Data under study:
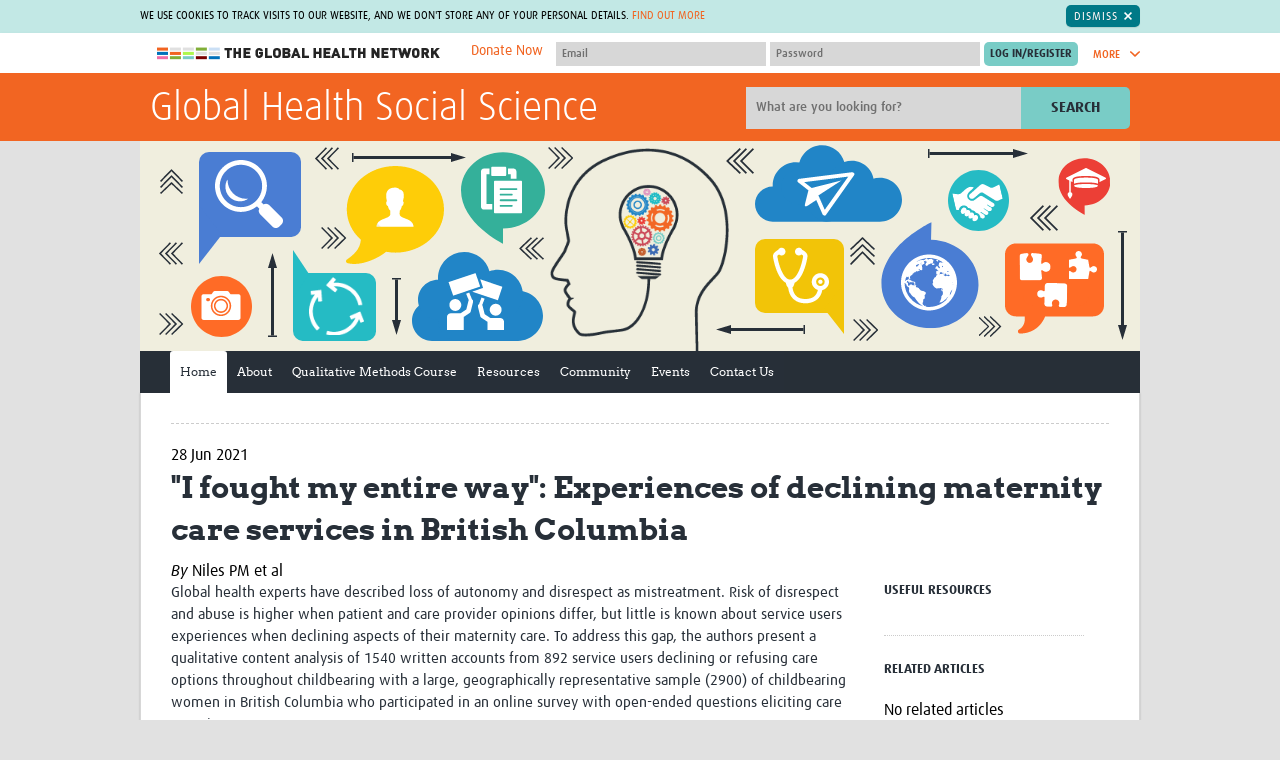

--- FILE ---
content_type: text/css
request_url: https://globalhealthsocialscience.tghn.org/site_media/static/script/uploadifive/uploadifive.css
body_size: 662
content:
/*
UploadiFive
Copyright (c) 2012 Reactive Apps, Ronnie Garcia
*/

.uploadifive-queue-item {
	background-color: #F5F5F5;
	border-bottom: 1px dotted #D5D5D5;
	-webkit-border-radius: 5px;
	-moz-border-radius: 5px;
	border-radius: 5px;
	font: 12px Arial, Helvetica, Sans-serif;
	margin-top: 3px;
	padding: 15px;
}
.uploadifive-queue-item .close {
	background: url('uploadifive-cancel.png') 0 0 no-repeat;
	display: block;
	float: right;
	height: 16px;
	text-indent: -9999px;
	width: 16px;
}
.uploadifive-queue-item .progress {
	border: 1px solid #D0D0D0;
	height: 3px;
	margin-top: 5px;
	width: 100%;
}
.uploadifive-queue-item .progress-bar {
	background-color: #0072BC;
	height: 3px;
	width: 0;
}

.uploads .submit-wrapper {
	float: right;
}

...

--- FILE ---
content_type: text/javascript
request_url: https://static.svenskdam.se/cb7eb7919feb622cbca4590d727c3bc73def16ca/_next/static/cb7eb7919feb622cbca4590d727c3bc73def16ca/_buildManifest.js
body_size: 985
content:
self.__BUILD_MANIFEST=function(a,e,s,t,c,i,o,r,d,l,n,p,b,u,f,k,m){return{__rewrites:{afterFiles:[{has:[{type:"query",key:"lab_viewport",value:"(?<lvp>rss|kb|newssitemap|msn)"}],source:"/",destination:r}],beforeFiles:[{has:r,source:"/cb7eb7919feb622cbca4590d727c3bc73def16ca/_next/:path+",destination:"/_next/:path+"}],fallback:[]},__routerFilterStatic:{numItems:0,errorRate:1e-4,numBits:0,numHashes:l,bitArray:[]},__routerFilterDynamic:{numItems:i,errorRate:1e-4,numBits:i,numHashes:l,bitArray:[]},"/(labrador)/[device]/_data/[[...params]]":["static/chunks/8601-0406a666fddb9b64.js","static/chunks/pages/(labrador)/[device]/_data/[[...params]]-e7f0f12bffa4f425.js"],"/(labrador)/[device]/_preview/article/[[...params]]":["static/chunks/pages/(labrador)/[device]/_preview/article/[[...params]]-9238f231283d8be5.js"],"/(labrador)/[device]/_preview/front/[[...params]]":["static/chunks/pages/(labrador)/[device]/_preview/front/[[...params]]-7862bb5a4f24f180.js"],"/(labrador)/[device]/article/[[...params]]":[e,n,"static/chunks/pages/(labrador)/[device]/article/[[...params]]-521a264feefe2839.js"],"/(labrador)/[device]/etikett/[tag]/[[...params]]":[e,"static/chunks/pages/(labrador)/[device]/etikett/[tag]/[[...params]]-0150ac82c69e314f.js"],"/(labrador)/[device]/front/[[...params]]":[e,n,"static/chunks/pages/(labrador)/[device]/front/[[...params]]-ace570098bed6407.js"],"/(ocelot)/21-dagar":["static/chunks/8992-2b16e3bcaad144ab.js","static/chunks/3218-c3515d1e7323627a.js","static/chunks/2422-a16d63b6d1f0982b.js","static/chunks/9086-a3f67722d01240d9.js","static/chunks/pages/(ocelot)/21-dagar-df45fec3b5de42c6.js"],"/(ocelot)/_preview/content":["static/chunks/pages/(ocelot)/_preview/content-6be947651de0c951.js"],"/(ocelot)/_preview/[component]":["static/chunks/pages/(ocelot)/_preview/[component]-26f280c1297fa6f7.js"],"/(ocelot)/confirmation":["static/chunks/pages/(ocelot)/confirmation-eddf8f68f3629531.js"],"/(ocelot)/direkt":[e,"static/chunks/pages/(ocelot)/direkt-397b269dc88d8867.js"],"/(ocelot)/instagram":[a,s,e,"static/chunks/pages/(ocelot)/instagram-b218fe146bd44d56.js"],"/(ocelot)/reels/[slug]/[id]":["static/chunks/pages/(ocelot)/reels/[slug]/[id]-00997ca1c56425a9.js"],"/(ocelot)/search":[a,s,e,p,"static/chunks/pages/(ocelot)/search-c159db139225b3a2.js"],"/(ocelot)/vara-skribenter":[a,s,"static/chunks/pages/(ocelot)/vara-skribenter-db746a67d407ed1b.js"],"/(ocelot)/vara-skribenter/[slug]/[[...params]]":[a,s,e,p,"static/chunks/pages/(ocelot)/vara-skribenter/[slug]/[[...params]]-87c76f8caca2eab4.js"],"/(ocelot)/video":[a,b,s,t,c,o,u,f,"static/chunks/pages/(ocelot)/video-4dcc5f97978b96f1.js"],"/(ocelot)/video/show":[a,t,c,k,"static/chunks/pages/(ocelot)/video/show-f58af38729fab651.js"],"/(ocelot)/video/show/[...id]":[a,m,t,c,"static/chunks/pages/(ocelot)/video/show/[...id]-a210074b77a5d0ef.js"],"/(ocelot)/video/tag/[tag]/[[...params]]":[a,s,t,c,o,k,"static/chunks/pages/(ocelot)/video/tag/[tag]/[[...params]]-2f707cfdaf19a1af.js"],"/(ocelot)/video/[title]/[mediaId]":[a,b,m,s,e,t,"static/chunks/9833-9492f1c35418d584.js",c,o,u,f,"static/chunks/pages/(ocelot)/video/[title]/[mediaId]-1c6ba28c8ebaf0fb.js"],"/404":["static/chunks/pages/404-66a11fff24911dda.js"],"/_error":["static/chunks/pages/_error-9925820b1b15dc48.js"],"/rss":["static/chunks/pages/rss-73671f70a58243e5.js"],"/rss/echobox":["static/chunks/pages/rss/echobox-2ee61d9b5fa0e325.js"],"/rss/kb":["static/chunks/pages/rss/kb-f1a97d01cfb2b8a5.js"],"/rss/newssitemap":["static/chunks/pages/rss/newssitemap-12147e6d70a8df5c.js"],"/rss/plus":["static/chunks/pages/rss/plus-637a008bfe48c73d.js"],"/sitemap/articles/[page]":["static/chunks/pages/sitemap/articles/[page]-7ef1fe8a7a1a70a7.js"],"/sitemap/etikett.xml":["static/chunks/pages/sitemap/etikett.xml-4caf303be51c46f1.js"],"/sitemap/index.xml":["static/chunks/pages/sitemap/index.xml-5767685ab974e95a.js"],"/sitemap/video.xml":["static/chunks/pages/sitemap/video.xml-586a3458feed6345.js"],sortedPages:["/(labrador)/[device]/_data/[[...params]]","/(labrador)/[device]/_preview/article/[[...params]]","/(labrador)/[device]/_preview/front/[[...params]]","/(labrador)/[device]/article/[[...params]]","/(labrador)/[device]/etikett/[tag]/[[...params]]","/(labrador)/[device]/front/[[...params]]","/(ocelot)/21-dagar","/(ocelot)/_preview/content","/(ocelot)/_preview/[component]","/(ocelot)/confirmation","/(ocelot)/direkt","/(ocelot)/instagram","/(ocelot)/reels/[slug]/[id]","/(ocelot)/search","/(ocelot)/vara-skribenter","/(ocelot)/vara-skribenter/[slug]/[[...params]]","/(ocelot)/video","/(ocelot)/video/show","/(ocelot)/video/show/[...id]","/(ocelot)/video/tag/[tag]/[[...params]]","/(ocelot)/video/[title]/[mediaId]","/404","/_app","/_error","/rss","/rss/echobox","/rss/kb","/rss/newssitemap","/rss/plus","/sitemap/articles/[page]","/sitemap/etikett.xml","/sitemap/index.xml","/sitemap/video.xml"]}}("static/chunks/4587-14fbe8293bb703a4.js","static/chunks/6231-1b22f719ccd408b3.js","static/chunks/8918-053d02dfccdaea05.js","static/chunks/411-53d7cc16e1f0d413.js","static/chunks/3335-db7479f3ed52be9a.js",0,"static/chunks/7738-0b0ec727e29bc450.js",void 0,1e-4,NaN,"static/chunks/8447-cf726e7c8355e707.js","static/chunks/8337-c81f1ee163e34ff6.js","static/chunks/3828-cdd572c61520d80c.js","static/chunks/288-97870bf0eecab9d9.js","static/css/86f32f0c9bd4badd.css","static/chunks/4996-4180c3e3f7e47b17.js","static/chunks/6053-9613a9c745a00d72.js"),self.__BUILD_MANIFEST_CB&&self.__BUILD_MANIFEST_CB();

Task description:
Check every line of the records above for the string "progress". Copy those that hold it.

Problem solution:
.uploadifive-queue-item .progress {
.uploadifive-queue-item .progress-bar {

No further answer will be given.